Die dritte Person und die Vergangenheitsform bilden hier jedoch eine Hürde, die den Zugang zur aufgerufenen Stimmung erschwert.
2. In Anredeform
Probieren wir es mit der Gegenwart und der Anredeform. Auf diese Weise kann sich die Kundin leichter selbst als Protagonistin einsetzen:
Die Sonne steht schon tief, als Sie mit Ihrem Strandkleid den Strand entlanglaufen. Das Schreien der Möwen, Kinderlachen, den Ruf des Eisverkäufers, all das nehmen Sie kaum wahr, ganz vertieft in den Moment. Sie genießen den weichen Sand unter Ihren nackten Füßen – und das Gefühl, dass Zeit keine Rolle spielt.
Der Haken: Die Leserin könnte sich daran stoßen, ein bestimmtes Gefühl „vorgeschrieben“ zu bekommen – und sich dann dagegen sperren.
3. Als reine Stimmung
Für meinen Geschmack kann man es eleganter lösen, wenn man ganz auf die Anredeform verzichtet:
Die Sonne steht schon tief. Alles bewegt sich wie in Zeitlupe, selbst das Meer und die Möwen darüber. Das Schreien der Vögel, Kinderlachen, der Ruf des Eisverkäufers, all das dringt nur gedämpft herüber, vom Wind in Fetzen gerissen. Weicher Sand unter den Füßen – und das Gefühl, dass Zeit keine Rolle spielt.

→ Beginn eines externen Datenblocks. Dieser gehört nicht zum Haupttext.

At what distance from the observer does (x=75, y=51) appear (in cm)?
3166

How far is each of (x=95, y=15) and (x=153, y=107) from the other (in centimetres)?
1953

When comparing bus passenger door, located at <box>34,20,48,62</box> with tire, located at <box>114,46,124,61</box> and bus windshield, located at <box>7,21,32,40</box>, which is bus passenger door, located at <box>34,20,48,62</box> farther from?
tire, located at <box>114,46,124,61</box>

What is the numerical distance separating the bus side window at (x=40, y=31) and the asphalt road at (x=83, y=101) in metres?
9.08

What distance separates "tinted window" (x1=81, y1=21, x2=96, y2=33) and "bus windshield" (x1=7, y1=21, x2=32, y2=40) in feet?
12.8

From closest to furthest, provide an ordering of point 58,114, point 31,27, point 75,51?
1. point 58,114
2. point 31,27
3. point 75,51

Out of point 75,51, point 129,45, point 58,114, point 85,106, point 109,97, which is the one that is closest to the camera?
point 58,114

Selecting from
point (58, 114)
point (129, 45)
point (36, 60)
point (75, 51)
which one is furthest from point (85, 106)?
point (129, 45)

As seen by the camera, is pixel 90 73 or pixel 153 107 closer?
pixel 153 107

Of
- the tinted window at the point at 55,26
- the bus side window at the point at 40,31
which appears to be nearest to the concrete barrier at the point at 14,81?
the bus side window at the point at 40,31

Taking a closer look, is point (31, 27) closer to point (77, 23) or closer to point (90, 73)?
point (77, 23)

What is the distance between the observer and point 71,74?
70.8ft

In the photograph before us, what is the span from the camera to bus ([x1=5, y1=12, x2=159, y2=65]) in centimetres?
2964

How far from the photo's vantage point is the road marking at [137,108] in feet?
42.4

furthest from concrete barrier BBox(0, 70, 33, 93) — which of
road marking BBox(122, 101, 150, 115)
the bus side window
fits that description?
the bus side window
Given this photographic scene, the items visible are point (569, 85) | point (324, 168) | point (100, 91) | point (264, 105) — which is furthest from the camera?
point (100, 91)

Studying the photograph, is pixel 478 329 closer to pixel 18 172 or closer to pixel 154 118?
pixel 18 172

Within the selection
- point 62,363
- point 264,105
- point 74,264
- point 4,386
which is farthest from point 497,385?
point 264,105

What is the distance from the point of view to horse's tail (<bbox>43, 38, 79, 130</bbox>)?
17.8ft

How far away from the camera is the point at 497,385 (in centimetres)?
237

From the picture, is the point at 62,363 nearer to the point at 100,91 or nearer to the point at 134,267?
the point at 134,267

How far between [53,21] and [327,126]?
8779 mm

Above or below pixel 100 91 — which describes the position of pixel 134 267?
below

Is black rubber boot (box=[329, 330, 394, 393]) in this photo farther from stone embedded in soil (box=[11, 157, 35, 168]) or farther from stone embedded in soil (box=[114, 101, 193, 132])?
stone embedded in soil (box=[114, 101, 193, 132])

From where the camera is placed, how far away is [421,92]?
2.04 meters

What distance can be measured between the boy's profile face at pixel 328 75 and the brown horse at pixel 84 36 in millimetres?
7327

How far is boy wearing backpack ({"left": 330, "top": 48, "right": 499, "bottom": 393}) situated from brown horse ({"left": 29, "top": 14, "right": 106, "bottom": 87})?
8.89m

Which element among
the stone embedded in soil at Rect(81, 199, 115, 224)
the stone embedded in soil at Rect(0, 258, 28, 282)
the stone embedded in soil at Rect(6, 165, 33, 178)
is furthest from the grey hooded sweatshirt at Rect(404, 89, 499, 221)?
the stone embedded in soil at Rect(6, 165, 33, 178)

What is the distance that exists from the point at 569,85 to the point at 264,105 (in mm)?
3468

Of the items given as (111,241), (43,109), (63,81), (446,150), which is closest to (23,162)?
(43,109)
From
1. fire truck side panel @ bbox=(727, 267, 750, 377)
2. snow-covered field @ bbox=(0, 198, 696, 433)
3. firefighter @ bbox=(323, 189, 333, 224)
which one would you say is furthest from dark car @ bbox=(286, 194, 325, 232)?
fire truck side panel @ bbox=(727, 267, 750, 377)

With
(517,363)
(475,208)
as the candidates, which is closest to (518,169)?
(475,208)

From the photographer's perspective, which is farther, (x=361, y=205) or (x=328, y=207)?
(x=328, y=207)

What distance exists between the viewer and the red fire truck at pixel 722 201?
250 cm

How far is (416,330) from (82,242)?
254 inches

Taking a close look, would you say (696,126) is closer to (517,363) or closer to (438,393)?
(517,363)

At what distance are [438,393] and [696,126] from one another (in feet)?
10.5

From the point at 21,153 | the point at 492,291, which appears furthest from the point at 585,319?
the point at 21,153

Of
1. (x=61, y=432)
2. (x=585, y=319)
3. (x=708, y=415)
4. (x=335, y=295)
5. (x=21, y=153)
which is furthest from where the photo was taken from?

Diese letzte Variante ist subtiler, weil sie der Leserin nichts vorschreibt. Es ist eine reine Stimmung, losgelöst von Person, Zeit und Ort. Die Kundin hat die Wahl, ob sie sich in diese Stimmung hineinversetzt oder nicht. Dies wird ihr weitaus leichter gemacht als in Variante 1, aber sie wird dazu auch nicht „genötigt“ wie in Variante 2.
Fazit: Storytelling als emotionales Triebwerk
Für welche Variante Sie sich auch entscheiden, immer geht es darum, Ihren potenziellen Kunden emotional anzusprechen. Selbstverständlich sollten Sie darüber die sachliche Beschreibung Ihres Angebots nicht vernachlässigen. Mit ergänzenden Storytelling-Elementen lassen sich jedoch zusätzliche Kaufgründe ansprechen, die weitaus stärker sein können als alle rationalen Erwägungen.